▶ Text excerpt
- - - - -

Armijo v. PeopleAnnotate this Case
402 P.2d 79 (1965)
Tony ARMIJO, Plaintiff in Error, v. The PEOPLE of the State of Colorado, Defendant in Error.
Supreme Court of Colorado, En Banc.
May 17, 1965.
*80 Yaklich, Davis & O'Rourke, Pueblo, for plaintiff in error.
Duke W. Dunbar, Atty. Gen., Frank E. Hickey, Deputy Atty. Gen., John P. Moore, Asst. Atty. Gen., Denver, for defendant in error.
Armijo was convicted by a jury of the crime commonly referred to as assault with a deadly weapon, as such offense is defined in C.R.S. '53, 40-2-34. Thereafter Armijo was sentenced to a term of from two to five years in the State Penitentiary and by the present writ of error he seeks reversal of this judgment and sentence. As ground for reversal Armijo urges, inter alia, that the trial court erred in refusing an instruction which he tendered concerning specific intent. Our review of the record convinces us that the trial court committed error in this regard, and because of this error by the trial court the judgment must now be reversed.
As noted, Armijo tendered an instruction on specific intent to the trial court, the gist of the proposed instruction being that before the jury could convict him of assault with a deadly weapon, the jury had to be satisfied beyond a reasonable doubt that he had the specific intent to commit bodily injury upon the person of the alleged victim. The trial court declined to give this tendered instruction, the court being of the opinion that this particular matter was "otherwise covered" by the several instructions which were given the jury by the trial court. If in fact the matter was adequately covered by other instructions, such would be a valid reason for refusing to give Armijo's tendered instruction. However, our study of the instructions leads us to the conclusion that such is not the case.
The distinction in the field of criminal law between a "general intent" and a "specific intent" is a well-recognized one and is of long standing. A given crime may consist of an act combined with a general intent or, on the other hand, it may consist of an act combined with a specific intent to commit the act, depending entirely upon the particular statute which defines the offense under consideration. Where the statute defining the crime includes a specific intent as an ingredient of its criminality, such specific intent is essential and must be established with the same certainty as any other material element of the crime. See 22 C.J.S. Criminal Law § 32, p. 116.
There is no doubt but that in Colorado, as elsewhere, the specific intent to commit bodily injury upon the person of another is a necessary and essential element of the offense known as assault with a deadly weapon. See People v. Hopper, 69 Colo. 124, 169 P. 152.

- - - - -

▶ Data below

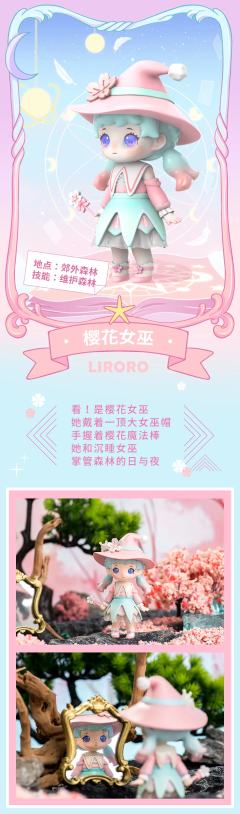 魔法物语系列-资料图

- - - - -

▶ Problems to solve
(1) From the Armijo v. People opinion, echo the passage starting with "Armijo v. PeopleAnnotate" and going on through "plaintiff in error.".
(2) List every attorney named in the Armijo v. People opinion as counsel for the defendant in error.

▶ Response list
(1)
Armijo v. PeopleAnnotate this Case
402 P.2d 79 (1965)
Tony ARMIJO, Plaintiff in Error, v. The PEOPLE of the State of Colorado, Defendant in Error.
Supreme Court of Colorado, En Banc.
May 17, 1965.
*80 Yaklich, Davis & O'Rourke, Pueblo, for plaintiff in error.

(2)
Duke W. Dunbar, Atty. Gen.
Frank E. Hickey, Deputy Atty. Gen.
John P. Moore, Asst. Atty. Gen.